Yorkshire-based newcomer, Aidan Tulloch is carving out an exciting creative identity, with his innovative blend of pop, alternative, R&B, and instrumental. A composer, writer, and recording artist, he writes gritty and intimate contemporary music for the fever pitches of everyday life. Sometimes breezy, sometimes nocturnal, and as approachable as it is achingly romantic, his output is made to soundtrack euphoric nights, lazy mornings, and sun-soaked afternoons. His poems have been broadcast on BBC Radio 3 and 4, and performed live by Carol Ann Duffy as poet laureate. In 2020, he won the Kinsella Prize for the best poem written by a member of the University of Cambridge.
The young songwriter portrays life lucidly through his lyrics and compositions – summer skies and rainy nights, cars, suburbs, sports fields, and feelings – and shares a sensibility with the likes of Declan McKenna, Loyle Carner, and fellow-northerner Sam Fender. His meticulous attention to his craft is akin to FINNEAS, but Aidan takes this further, incorporating art-house composition and instrumentation inspired by the likes of Max Richter, Olafur Arnalds, and The National. In 2020 he released EP Somewhere Without Lights to critical acclaim, an honest and nostalgic exploration of pre-University life and the transition from his youth to his present self. Now, having been afforded an extended period of contemplation in lockdown, he is emerging from his University room with a shimmering and beautifully authentic album-length record, Us & Oblivion.
Aside from a few moments of collaboration (including Home Late, with fellow rising star Emmeline Armitage), Us & Oblivion is self-produced, composed, and arranged. Classical composition meets contemporary pop for an exquisite collection of songs and instrumentals which document Aidan’s development, both personal and musical. Forced to live with himself and his thoughts for the past year, he found his mind falling into the past and reaching forwards to the future, existing, dreaming, and finding comfort.
The record’s exciting pop production is guided by lush strings and emotive piano with vulnerable but hopeful intimacy. Like a scrapbook, glimpses into Aidan’s past, present and future are carefully scattered throughout, with recordings of his Cambridge room window (The Start is a State of Mind), his own footsteps on a Yorkshire backstreet (Television Portrait), and even a guitar line from an old recording of his teenage band (You’re Home).
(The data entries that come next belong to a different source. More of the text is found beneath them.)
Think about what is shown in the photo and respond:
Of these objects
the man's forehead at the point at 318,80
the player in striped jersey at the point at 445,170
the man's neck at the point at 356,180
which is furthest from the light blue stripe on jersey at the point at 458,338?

There are still touches of the big euphoric sound that defined last year’s breakout EP, as well as glimpses of a melodic, LA scene-inspired escapism that hint to the influence of iann dior, Blackbear, and, perhaps most closely, Khalid.
“I’m calling it a ‘record’ or a ‘project’. It’s nowhere near collaborative enough or fully-formed to be my ‘debut album’. It’s more casual and nocturnal — it just happened by itself over the course of a year without me pushing it in a certain direction.”